Допуская наше положение о существовании в каждом человеке свойств одного или нескольких животных, читатель облегчит повествователю задачу объяснить характер полицейского агента Жавера.
Астурийские крестьяне убеждены, что в каждом помете волчицы находится по одному псу, убиваемому матерью, без чего этот пес, выросши, загрыз бы всех своих братьев.
Придайте человеческий образ этому псу, рожденному от волчицы, и вы получите представление о Жавере.
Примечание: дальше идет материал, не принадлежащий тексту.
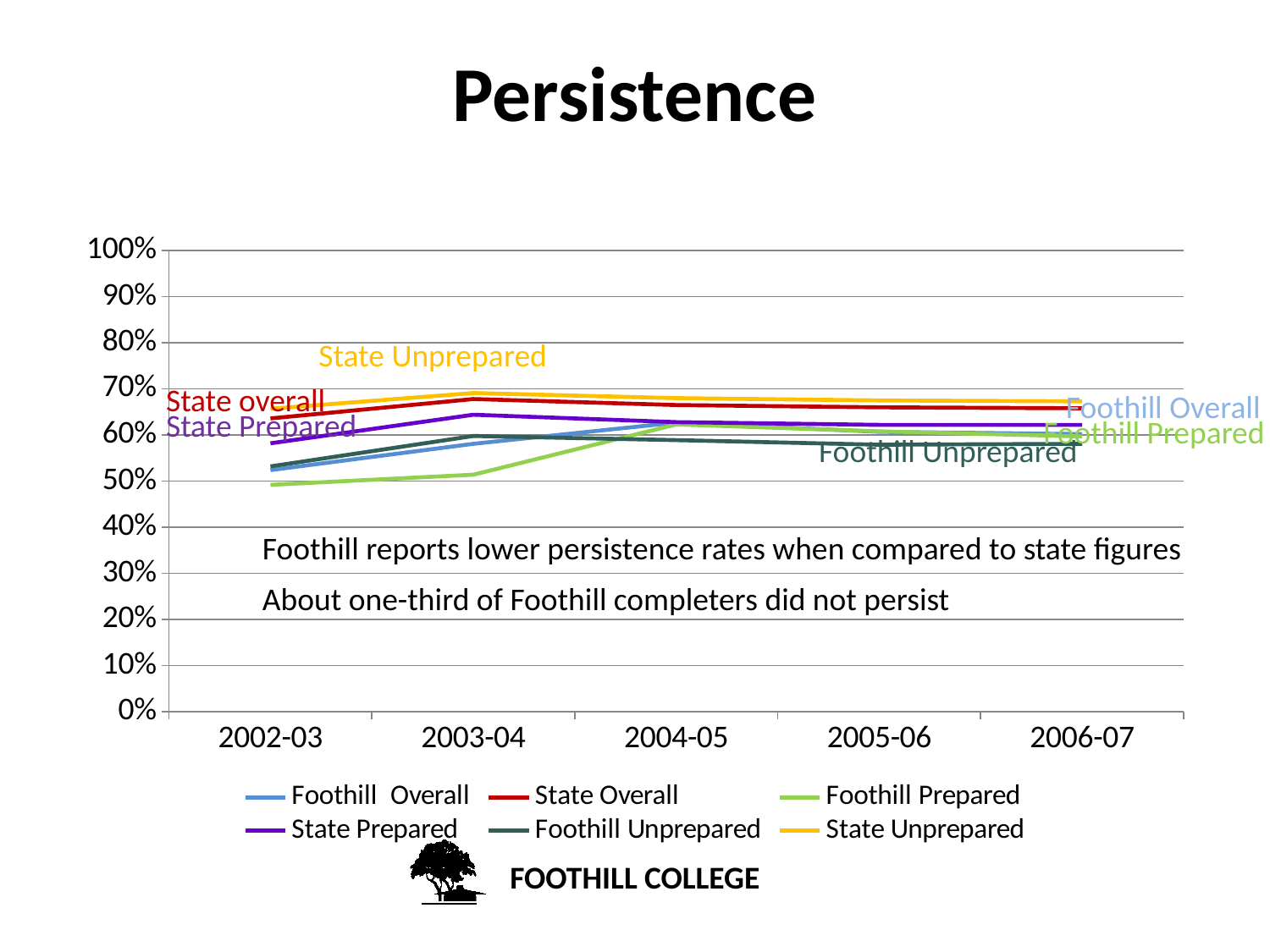
What kind of chart is shown on the slide? line chart Which series has the lowest value in 2003-04? Foothill Prepared What is the title of the chart? Persistence How many series does the legend list? 6 In 2003-04, which is larger: State Unprepared or Foothill Prepared? State Unprepared Is the value for Foothill Overall in 2002-03 greater or less than 60%? less Is the value for Foothill Unprepared in 2002-03 greater or less than 60%? less Which series is drawn in yellow? State Unprepared Is the value for State Unprepared in 2003-04 greater or less than 60%? greater Does the Foothill Prepared line rise or fall from 2002-03 to 2004-05? rise Which series has the highest value in 2002-03? State Unprepared How many academic years are shown on the x axis? 5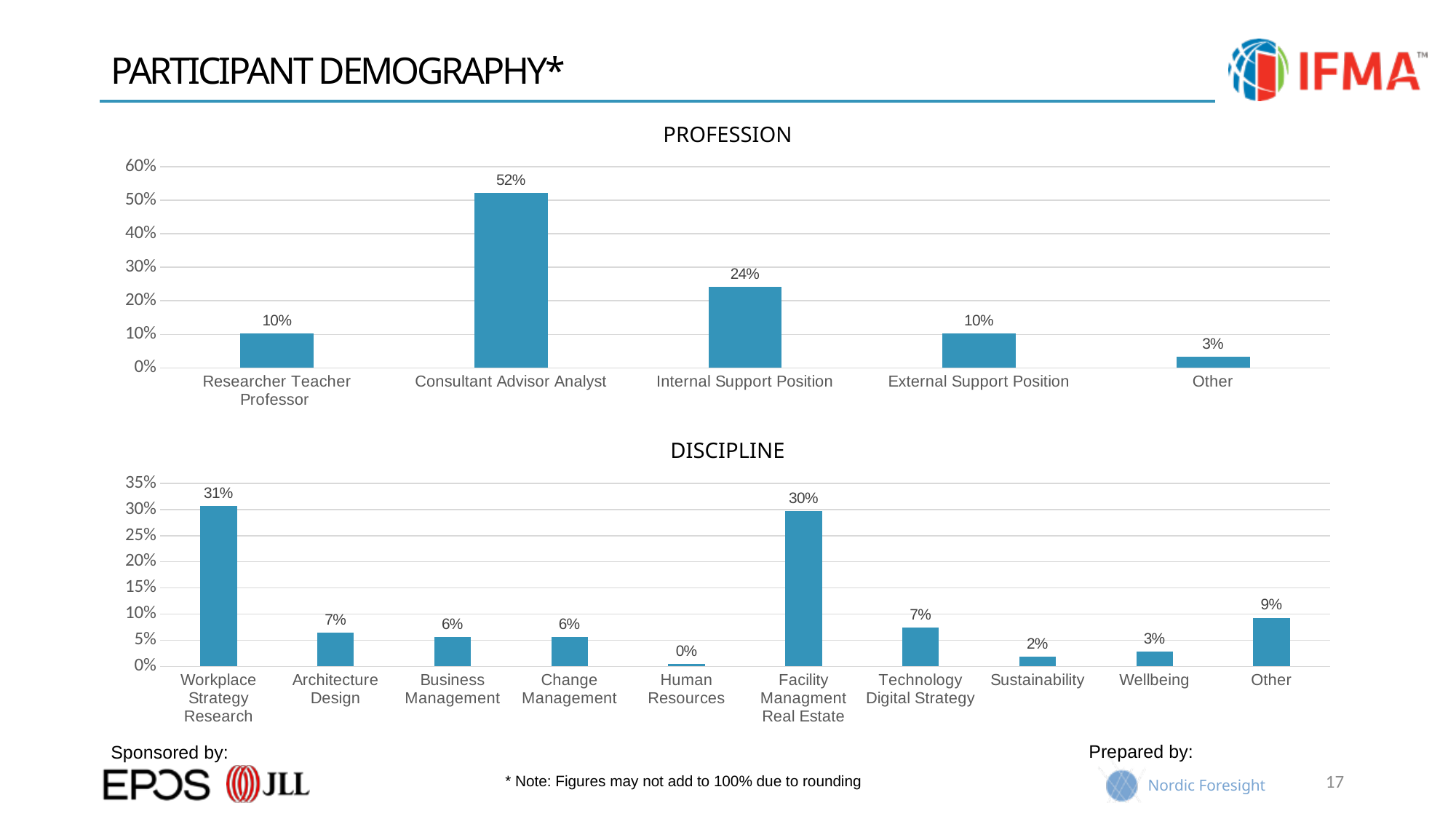
In the PROFESSION chart, what is the value for Consultant Advisor Analyst? 52% In the DISCIPLINE chart, which category has the lowest value? Human Resources In the DISCIPLINE chart, how many categories are shown? 10 In the DISCIPLINE chart, which category has the highest value? Workplace Strategy Research In the PROFESSION chart, which category has the lowest value? Other In the PROFESSION chart, how many categories are shown? 5 What type of chart is the DISCIPLINE chart? Bar chart In the PROFESSION chart, what is the difference between Consultant Advisor Analyst and Internal Support Position? 28% In the DISCIPLINE chart, what is the difference between Other and Wellbeing? 6% In the DISCIPLINE chart, what is the value for Facility Managment Real Estate? 30% In the DISCIPLINE chart, which is larger, Other or Architecture Design? Other In the PROFESSION chart, is the value for Internal Support Position greater or less than 20%? greater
Жавер родился в тюрьме от гадальщицы, муж которой был сослан на галеры. Он рос с мыслью, что он выброшен из общества; и отчаялся когда-либо вернуться в него. Он примечал, что общество упорно отворачивается от двух классов людей — от тех, кто на него нападает, и от тех, кто охраняет его. Он мог выбирать только между тем или другим классом; в душе же у него была прочная закваска аккуратности, честности и строгости, заставлявшая его чувствовать непобедимое отвращение к той беспутной цыганской среде, из которой он вышел. Он поступил на службу в полицию и служил исправно. В сорок лет дослужился до звания инспектора.
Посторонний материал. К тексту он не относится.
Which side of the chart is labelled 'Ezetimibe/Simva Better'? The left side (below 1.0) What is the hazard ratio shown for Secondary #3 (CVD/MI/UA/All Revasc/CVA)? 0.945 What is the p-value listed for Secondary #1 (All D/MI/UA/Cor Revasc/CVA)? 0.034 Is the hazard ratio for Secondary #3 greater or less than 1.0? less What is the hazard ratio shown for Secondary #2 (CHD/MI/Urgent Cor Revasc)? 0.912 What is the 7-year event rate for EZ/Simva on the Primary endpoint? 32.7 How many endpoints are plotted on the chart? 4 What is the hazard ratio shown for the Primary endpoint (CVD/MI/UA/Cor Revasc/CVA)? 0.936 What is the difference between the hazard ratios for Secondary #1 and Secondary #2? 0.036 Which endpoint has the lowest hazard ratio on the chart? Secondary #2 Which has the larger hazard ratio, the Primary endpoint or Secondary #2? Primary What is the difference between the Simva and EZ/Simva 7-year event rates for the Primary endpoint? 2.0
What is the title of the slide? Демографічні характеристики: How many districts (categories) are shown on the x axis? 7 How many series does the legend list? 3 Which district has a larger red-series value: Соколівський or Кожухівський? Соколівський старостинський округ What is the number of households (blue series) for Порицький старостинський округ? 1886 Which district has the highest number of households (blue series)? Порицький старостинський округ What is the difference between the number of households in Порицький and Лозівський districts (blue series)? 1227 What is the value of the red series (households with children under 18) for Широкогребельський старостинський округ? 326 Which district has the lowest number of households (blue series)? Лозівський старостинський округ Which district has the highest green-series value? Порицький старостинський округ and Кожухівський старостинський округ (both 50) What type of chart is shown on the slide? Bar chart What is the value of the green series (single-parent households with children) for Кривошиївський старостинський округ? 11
В молодости он был надсмотрщиком на галерах. Прежде чем идти далее, опять вернемся к определению того, что мы назвали человеческим образом Жавера.
Этот человеческий образ состоял из вздернутого носа с широко вырезанными ноздрями, к которым поднимались с обеих сторон густые бакенбарды. Увидя в первый раз эти два леса и эти две пещеры, на душе становилось жутко. Когда Жавер смеялся, что было редко и страшно, то его тонкие губы раскрывались, обнажая не только все зубы, но и десны, и все скуластое лицо его сморщивалось глубокими складками около носа, придавая всему лицу вид морды хищного зверя. Жавер в серьезном настроении был похож на собаку; когда он смеялся — перед вами был тигр. Череп его был развит слабо в отличие от сильно развитой челюсти; волосы закрывали лоб и ниспадали до бровей, а между глаз лежала постоянная складка, словно клеймо гнева; взгляд был сумрачный, рот сжатый и злой и общий вид повелительный и жесткий.
Этот человек весь состоял из двух очень простых и, в сущности, очень хороших чувств, которые, вследствие доведения до крайности, становились в нем почти пороком: уважения к авторитетам и ненависти к бунту. В его глазах воровство, убийство и все преступления были только различными видами бунта. Он питал слепое и глубокое доверие ко всем официальным лицам в государстве, начиная с министра и кончая лесным сторожем. Он презирал, ненавидел и брезговал всеми, кто переступил хоть раз в жизни за черту законности. Он не допускал ни смягчений, ни исключений. Об одних он говорил: «Власть не может ошибаться. Вина не может быть на стороне административного лица». Другим же, напротив, выносил приговор: «Это люди окончательно погибшие. Ничего хорошего от них исходить не может». Он вполне разделял мнение крайних умов, приписывающих человеческим законам право создавать или, вернее говоря, отмечать отверженных и предполагающих, что на окраинах общества должен существовать Стикс*. Он был стоиком, серьезным и суровым; постоянно печальный и задумчивый, он в одно и то же время был скромен и надменен, как все фанатики. Взгляд его пронизывал словно шилом — он колол и леденил. Вся жизнь его суммировалась в двух словах: бодрствовать и надзирать. Он вносил прямоту в самую окольную вещь в мире. Он сознавал пользу своей деятельности, относился к своим обязанностям с религиозным почтением и шпионил, как другие священнодействуют. Горе тому, кто попадал в его лапы! Он задержал бы родного отца, если бы тот бежал с каторги, и донес бы на собственную мать, если бы поймал ее с поличным. И он сделал бы это с тем чувством внутреннего самодовольства, которым сопровождается сознание своей добродетели. При этом он вел жизнь, полную лишений, уединенную, целомудренную, не позволяя себе ни малейшего развлечения. Он был воплощением неподкупного долга, смотрел на полицию теми же глазами, какими спартанец глядел на Спарту: это был недремлющий охранитель, суровый и честный — шпион, вылитый из стали, Видок* со стойкостью Брута.